Bergamini Carlo M, Bianchi Nicoletta, Giaccone Valerio, Catellani Paolo, Alberghini Leonardo, Stella Alessandra, Biffani Stefano, Yaddehige Sachithra Kalhari, Bobbo Tania, Taccioli Cristian
Department of Neuroscience and Rehabilitation, University of Ferrara, Via L. Borsari 46, 44121 Ferrara, Italy.
Department of Translational Medicine, University of Ferrara, Via L. Borsari 46, 44121 Ferrara, Italy.
Biology (Basel). 2022 Jul 7;11(7):1024. doi: 10.3390/biology11071024.
Probiotic bacteria are microorganisms with beneficial effects on human health and are currently used in numerous food supplements. However, no selection process is able to effectively distinguish probiotics from non-probiotic organisms on the basis of their genomic characteristics. In the current study, four Machine Learning algorithms were employed to accurately identify probiotic bacteria based on their DNA characteristics.

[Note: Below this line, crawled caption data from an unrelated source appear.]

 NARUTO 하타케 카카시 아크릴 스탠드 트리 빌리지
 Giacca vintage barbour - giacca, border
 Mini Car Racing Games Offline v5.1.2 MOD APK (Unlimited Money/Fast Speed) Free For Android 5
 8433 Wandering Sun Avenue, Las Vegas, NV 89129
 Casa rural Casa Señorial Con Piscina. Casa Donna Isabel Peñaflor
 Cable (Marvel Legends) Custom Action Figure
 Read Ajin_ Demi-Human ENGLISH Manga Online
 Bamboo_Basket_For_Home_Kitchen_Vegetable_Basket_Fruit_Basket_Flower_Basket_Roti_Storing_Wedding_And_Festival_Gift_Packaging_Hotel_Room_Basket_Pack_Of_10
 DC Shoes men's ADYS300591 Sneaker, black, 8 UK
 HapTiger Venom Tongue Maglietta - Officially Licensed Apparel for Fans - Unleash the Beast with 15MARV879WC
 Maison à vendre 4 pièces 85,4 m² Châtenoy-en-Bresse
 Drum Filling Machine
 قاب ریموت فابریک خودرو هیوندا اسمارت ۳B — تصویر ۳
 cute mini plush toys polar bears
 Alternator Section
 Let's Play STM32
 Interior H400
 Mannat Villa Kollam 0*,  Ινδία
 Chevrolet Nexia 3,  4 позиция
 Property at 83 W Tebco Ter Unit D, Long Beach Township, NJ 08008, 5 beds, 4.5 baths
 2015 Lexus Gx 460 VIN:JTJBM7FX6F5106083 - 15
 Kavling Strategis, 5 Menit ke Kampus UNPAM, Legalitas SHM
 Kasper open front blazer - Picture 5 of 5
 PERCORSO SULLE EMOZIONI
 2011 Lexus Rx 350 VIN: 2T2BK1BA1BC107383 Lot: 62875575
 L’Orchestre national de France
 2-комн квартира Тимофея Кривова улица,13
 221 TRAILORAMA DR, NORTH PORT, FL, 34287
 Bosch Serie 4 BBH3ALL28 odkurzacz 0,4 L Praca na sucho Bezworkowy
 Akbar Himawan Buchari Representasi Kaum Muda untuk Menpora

Although the prediction accuracies of all algorithms were excellent, the Neural Network returned the highest scores in all the evaluation metrics, managing to discriminate probiotics from non-probiotics with an accuracy greater than 90%. Interestingly, our analysis also highlighted the information content of the tRNA sequences as the most important feature in distinguishing the two groups of organisms probably because tRNAs have regulatory functions and might have allowed probiotics to evolve faster in the human gut environment. Through the methodology presented here, it was also possible to identify seven promising new probiotics that have a higher information content in their tRNA sequences compared to non-probiotics. In conclusion, we prove for the first time that Machine Learning methods can discriminate human probiotic from non-probiotic organisms underlining information within tRNA sequences as the most important genomic feature in distinguishing them.
益生菌是对人体健康有益的微生物,目前被用于众多的食品补充剂中。然而,没有任何一种筛选方法能够基于基因组特征有效地将益生菌与非益生菌生物区分开来。在当前的研究中,采用了四种机器学习算法,基于其DNA特征准确识别益生菌。尽管所有算法的预测准确率都很高,但神经网络在所有评估指标中得分最高,能够以超过90%的准确率区分益生菌和非益生菌。有趣的是,我们的分析还突出了tRNA序列的信息含量是区分这两组生物的最重要特征,这可能是因为tRNA具有调节功能,并且可能使益生菌在人类肠道环境中进化得更快。通过这里介绍的方法,还能够识别出七种有前景的新型益生菌,它们的tRNA序列中的信息含量比非益生菌更高。总之,我们首次证明机器学习方法可以区分人类益生菌和非益生菌生物,并强调tRNA序列中的信息是区分它们的最重要基因组特征。